When you reproduce the entries below, keep each one exact and drop any pictures.

^^^^^^^^

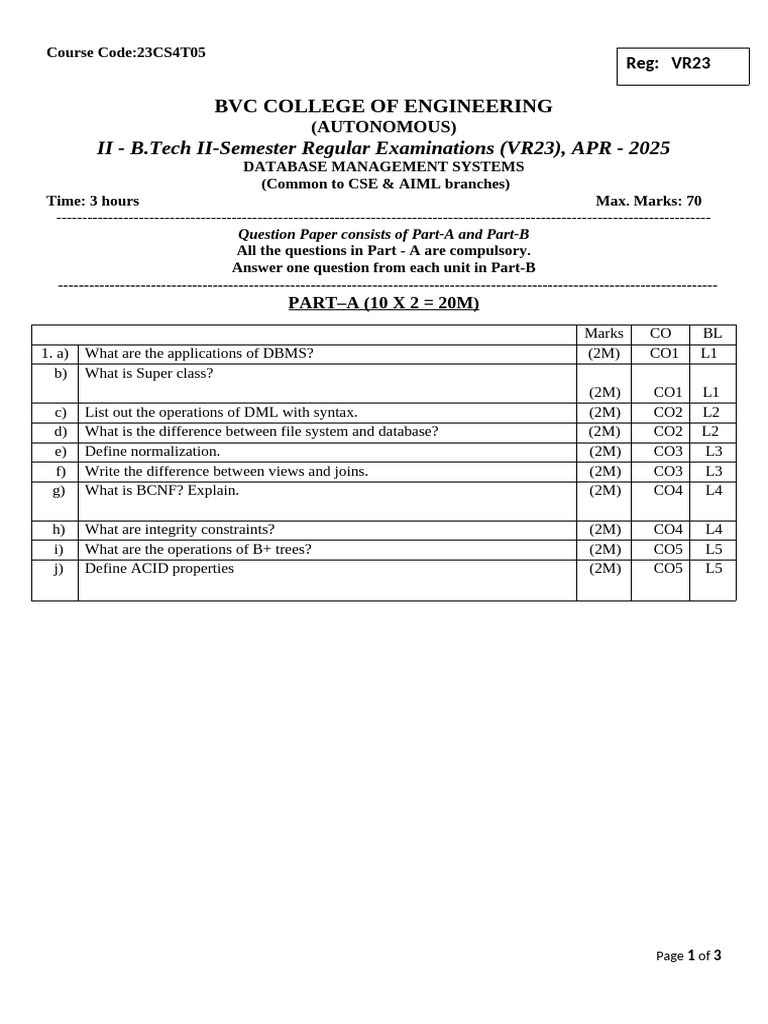 Course Code:23CS4T05

Reg: VR23

BVC COLLEGE OF ENGINEERING
(AUTONOMOUS)
II - B.Tech II-Semester Regular Examinations (VR23), APR - 2025
DATABASE MANAGEMENT SYSTEMS
(Common to CSE & AIML branches)

Time: 3 hours

Max. Marks: 70

Question Paper consists of Part-A and Part-B
All the questions in Part - A are compulsory.
Answer one question from each unit in Part-B

PART–A (10 X 2 = 20M)

| | | Marks | CO | BL |
|---|---|---|---|---|
| 1. a) | What are the applications of DBMS? | (2M) | CO1 | L1 |
| b) | What is Super class? | (2M) | CO1 | L1 |
| c) | List out the operations of DML with syntax. | (2M) | CO2 | L2 |
| d) | What is the difference between file system and database? | (2M) | CO2 | L2 |
| e) | Define normalization. | (2M) | CO3 | L3 |
| f) | Write the difference between views and joins. | (2M) | CO3 | L3 |
| g) | What is BCNF? Explain. | (2M) | CO4 | L4 |
| h) | What are integrity constraints? | (2M) | CO4 | L4 |
| i) | What are the operations of B+ trees? | (2M) | CO5 | L5 |
| j) | Define ACID properties | (2M) | CO5 | L5 |

Page 1 of 3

^^^^^^^^

#### Reply to the task:
 Course Code:23CS4T05

Reg: VR23

BVC COLLEGE OF ENGINEERING
(AUTONOMOUS)
II - B.Tech II-Semester Regular Examinations (VR23), APR - 2025
DATABASE MANAGEMENT SYSTEMS
(Common to CSE & AIML branches)

Time: 3 hours

Max. Marks: 70

Question Paper consists of Part-A and Part-B
All the questions in Part - A are compulsory.
Answer one question from each unit in Part-B

PART–A (10 X 2 = 20M)

| | | Marks | CO | BL |
|---|---|---|---|---|
| 1. a) | What are the applications of DBMS? | (2M) | CO1 | L1 |
| b) | What is Super class? | (2M) | CO1 | L1 |
| c) | List out the operations of DML with syntax. | (2M) | CO2 | L2 |
| d) | What is the difference between file system and database? | (2M) | CO2 | L2 |
| e) | Define normalization. | (2M) | CO3 | L3 |
| f) | Write the difference between views and joins. | (2M) | CO3 | L3 |
| g) | What is BCNF? Explain. | (2M) | CO4 | L4 |
| h) | What are integrity constraints? | (2M) | CO4 | L4 |
| i) | What are the operations of B+ trees? | (2M) | CO5 | L5 |
| j) | Define ACID properties | (2M) | CO5 | L5 |

Page 1 of 3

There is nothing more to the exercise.